* [What you are asked to do] Lay out the entries as a Markdown table with the columns Row and Line. Start at the line containing "How great is" and continue through the final line of the entries, including both ends and skipping blank lines.

* [Records supplied]
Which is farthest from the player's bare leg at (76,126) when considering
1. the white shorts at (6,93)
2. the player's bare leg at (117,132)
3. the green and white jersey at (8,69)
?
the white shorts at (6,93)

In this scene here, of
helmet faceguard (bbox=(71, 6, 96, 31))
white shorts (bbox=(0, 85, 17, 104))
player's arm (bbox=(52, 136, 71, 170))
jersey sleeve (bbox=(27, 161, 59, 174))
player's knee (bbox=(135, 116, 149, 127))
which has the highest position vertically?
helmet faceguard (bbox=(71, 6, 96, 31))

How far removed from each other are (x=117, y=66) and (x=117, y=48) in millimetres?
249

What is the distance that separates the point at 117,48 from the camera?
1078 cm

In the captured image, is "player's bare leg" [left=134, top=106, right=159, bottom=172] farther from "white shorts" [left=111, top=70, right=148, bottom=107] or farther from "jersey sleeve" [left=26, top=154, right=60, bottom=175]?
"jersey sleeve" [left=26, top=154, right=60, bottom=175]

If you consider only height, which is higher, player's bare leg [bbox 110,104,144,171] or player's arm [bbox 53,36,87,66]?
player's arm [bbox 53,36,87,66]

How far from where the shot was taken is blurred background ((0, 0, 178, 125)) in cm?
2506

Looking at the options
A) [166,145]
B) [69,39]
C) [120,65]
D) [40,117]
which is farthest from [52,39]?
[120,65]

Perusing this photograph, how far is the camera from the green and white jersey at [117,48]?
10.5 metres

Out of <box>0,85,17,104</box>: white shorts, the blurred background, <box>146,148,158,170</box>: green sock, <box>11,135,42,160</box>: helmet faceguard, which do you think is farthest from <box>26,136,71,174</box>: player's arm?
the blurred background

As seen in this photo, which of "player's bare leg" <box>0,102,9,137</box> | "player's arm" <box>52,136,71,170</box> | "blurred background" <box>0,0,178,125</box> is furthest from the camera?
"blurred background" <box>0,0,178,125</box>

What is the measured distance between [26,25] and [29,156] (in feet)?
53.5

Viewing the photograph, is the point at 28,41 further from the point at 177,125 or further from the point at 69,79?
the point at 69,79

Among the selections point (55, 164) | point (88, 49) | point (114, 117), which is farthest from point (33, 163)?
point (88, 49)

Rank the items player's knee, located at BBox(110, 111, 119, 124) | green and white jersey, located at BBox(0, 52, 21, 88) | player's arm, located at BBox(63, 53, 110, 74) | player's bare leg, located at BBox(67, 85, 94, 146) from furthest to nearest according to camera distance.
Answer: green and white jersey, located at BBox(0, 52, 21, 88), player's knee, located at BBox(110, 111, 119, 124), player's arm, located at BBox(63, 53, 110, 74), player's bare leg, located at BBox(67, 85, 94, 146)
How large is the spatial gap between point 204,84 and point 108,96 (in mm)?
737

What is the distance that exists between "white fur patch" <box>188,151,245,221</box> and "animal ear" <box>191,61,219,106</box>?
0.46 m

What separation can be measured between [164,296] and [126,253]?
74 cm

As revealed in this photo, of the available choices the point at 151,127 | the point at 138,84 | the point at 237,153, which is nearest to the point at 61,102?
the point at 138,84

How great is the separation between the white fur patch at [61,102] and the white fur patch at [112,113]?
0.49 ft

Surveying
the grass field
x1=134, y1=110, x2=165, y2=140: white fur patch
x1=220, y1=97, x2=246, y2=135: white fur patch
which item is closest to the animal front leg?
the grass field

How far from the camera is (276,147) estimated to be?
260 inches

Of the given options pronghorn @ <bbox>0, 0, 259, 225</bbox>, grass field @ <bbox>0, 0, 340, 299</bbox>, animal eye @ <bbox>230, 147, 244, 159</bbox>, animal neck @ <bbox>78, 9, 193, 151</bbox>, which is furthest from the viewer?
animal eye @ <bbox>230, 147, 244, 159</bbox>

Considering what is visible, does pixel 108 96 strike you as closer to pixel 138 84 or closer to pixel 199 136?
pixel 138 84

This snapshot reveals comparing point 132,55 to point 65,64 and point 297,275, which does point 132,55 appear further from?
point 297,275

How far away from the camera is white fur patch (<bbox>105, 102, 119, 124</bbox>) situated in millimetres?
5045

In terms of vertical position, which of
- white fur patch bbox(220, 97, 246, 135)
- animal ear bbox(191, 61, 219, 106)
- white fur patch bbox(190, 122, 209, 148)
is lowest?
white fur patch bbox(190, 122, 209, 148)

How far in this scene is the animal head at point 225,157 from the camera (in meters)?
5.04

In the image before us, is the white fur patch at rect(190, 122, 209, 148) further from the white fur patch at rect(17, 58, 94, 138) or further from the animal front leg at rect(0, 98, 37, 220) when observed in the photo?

* [Result of the task]
| Row | Line |
|---|---|
| 1 | How great is the separation between the white fur patch at [61,102] and the white fur patch at [112,113]? |
| 2 | 0.49 ft |
| 3 | Surveying |
| 4 | the grass field |
| 5 | x1=134, y1=110, x2=165, y2=140: white fur patch |
| 6 | x1=220, y1=97, x2=246, y2=135: white fur patch |
| 7 | which item is closest to the animal front leg? |
| 8 | the grass field |
| 9 | How far from the camera is (276,147) estimated to be? |
| 10 | 260 inches |
| 11 | Of the given options pronghorn @ <bbox>0, 0, 259, 225</bbox>, grass field @ <bbox>0, 0, 340, 299</bbox>, animal eye @ <bbox>230, 147, 244, 159</bbox>, animal neck @ <bbox>78, 9, 193, 151</bbox>, which is furthest from the viewer? |
| 12 | animal eye @ <bbox>230, 147, 244, 159</bbox> |
| 13 | Considering what is visible, does pixel 108 96 strike you as closer to pixel 138 84 or closer to pixel 199 136? |
| 14 | pixel 138 84 |
| 15 | This snapshot reveals comparing point 132,55 to point 65,64 and point 297,275, which does point 132,55 appear further from? |
| 16 | point 297,275 |
| 17 | How far away from the camera is white fur patch (<bbox>105, 102, 119, 124</bbox>) situated in millimetres? |
| 18 | 5045 |
| 19 | In terms of vertical position, which of |
| 20 | - white fur patch bbox(220, 97, 246, 135) |
| 21 | - animal ear bbox(191, 61, 219, 106) |
| 22 | - white fur patch bbox(190, 122, 209, 148) |
| 23 | is lowest? |
| 24 | white fur patch bbox(190, 122, 209, 148) |
| 25 | How far in this scene is the animal head at point 225,157 from the camera (in meters)? |
| 26 | 5.04 |
| 27 | In the image before us, is the white fur patch at rect(190, 122, 209, 148) further from the white fur patch at rect(17, 58, 94, 138) or further from the animal front leg at rect(0, 98, 37, 220) when observed in the photo? |